(Excerpts from a spatial reasoning dataset)

** Begin **

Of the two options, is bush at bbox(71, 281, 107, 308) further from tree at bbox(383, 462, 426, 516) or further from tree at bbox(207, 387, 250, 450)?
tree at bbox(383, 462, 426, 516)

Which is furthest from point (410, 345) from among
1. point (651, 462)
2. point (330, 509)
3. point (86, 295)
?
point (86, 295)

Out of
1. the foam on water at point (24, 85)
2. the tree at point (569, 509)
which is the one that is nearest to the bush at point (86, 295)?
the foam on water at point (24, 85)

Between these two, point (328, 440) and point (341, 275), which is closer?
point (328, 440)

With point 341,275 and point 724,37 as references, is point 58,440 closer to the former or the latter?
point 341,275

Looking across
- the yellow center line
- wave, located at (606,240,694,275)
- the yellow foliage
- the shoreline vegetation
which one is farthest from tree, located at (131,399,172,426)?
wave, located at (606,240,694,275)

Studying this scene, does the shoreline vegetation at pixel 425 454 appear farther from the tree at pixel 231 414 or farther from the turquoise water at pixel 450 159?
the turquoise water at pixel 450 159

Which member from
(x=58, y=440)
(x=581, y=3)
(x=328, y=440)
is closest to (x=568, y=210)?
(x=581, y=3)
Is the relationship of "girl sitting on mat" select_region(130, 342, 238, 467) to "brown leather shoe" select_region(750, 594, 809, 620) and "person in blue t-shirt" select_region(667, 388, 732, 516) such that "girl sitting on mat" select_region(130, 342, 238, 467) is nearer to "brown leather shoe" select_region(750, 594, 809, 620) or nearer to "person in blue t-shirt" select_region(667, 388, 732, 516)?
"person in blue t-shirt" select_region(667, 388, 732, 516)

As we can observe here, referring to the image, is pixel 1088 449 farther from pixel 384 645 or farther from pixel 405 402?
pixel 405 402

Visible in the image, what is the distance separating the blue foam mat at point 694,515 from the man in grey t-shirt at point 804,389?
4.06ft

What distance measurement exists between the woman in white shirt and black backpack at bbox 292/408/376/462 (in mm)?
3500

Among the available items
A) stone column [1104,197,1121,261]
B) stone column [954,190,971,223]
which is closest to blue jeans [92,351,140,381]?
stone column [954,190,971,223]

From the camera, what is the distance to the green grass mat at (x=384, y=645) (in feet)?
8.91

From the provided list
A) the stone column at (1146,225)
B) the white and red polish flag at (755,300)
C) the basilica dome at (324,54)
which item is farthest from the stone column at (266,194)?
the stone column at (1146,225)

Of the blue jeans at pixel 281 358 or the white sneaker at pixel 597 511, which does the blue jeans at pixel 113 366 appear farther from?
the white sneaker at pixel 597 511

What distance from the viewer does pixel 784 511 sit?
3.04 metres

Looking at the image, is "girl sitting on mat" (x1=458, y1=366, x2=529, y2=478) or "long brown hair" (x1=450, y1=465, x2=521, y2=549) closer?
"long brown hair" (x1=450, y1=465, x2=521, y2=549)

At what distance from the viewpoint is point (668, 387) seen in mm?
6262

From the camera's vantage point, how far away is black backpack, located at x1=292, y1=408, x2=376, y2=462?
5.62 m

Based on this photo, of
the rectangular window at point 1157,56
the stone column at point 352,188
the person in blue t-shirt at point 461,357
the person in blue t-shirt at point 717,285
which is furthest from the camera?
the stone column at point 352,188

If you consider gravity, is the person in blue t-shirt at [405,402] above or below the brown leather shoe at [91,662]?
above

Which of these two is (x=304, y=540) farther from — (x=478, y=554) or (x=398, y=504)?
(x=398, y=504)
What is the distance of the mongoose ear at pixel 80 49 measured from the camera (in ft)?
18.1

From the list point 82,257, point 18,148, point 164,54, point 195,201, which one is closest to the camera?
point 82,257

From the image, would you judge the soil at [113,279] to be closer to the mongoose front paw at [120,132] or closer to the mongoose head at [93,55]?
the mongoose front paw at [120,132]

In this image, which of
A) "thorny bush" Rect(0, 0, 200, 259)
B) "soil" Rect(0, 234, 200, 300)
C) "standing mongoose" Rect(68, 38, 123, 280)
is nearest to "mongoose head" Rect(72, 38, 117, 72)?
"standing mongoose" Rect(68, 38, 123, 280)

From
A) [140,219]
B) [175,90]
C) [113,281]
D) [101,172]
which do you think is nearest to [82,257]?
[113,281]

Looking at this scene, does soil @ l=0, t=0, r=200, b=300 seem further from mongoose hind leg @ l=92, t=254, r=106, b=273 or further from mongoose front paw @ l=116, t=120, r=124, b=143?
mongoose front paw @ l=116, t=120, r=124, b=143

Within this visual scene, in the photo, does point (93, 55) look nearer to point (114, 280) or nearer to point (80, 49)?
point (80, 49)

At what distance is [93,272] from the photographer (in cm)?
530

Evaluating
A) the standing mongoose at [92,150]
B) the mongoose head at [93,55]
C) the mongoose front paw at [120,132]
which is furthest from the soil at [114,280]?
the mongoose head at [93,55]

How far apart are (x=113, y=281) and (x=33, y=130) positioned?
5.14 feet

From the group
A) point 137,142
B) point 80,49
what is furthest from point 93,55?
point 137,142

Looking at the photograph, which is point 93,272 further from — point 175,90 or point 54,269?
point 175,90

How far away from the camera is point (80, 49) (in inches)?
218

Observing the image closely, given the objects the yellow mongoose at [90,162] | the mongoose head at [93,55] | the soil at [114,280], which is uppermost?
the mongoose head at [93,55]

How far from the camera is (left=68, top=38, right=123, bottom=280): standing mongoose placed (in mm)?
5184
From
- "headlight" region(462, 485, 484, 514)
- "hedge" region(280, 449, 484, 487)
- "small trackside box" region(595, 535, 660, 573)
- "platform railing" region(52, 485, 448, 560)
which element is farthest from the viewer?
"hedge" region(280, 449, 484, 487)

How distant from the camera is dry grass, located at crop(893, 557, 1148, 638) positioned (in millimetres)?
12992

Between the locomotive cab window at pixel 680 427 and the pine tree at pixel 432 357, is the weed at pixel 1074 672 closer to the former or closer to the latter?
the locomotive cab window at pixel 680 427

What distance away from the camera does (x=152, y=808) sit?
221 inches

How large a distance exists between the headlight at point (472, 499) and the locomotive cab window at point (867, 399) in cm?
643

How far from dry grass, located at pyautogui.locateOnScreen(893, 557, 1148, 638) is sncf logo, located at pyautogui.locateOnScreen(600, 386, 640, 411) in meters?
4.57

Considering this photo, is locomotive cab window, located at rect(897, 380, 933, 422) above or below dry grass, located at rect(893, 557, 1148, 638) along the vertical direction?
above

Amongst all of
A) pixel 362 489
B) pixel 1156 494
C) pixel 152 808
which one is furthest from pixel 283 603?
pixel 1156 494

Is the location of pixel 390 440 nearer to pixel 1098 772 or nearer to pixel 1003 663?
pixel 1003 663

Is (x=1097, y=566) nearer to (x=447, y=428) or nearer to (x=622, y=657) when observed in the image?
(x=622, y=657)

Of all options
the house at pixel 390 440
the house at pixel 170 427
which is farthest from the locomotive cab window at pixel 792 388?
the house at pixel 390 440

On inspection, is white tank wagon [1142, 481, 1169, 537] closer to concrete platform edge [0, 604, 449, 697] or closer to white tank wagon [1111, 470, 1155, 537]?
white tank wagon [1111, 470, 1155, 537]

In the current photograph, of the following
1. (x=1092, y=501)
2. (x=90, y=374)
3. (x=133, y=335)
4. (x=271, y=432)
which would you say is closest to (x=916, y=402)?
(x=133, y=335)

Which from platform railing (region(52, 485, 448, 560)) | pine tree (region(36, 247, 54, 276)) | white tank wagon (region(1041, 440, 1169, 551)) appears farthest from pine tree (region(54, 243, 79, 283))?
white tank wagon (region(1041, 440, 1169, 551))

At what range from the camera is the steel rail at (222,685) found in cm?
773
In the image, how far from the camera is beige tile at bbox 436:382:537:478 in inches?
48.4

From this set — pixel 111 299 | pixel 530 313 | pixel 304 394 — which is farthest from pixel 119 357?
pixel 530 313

** End **

### WHAT NEEDS TO BE DONE
Rewrite the material as a numbered list, starting at the line containing "Of all options" and continuing through the last line of the material, with blank lines omitted.

### RESPONSE TO THIS EXERCISE
1. Of all options
2. the house at pixel 390 440
3. the house at pixel 170 427
4. which is farthest from the locomotive cab window at pixel 792 388?
5. the house at pixel 390 440
6. On inspection, is white tank wagon [1142, 481, 1169, 537] closer to concrete platform edge [0, 604, 449, 697] or closer to white tank wagon [1111, 470, 1155, 537]?
7. white tank wagon [1111, 470, 1155, 537]
8. In the current photograph, of the following
9. 1. (x=1092, y=501)
10. 2. (x=90, y=374)
11. 3. (x=133, y=335)
12. 4. (x=271, y=432)
13. which would you say is closest to (x=916, y=402)?
14. (x=133, y=335)
15. Which from platform railing (region(52, 485, 448, 560)) | pine tree (region(36, 247, 54, 276)) | white tank wagon (region(1041, 440, 1169, 551)) appears farthest from pine tree (region(54, 243, 79, 283))?
16. white tank wagon (region(1041, 440, 1169, 551))
17. At what range from the camera is the steel rail at (222,685) found in cm?
18. 773
19. In the image, how far from the camera is beige tile at bbox 436:382:537:478 in inches?
20. 48.4
21. From this set — pixel 111 299 | pixel 530 313 | pixel 304 394 — which is farthest from pixel 119 357?
22. pixel 530 313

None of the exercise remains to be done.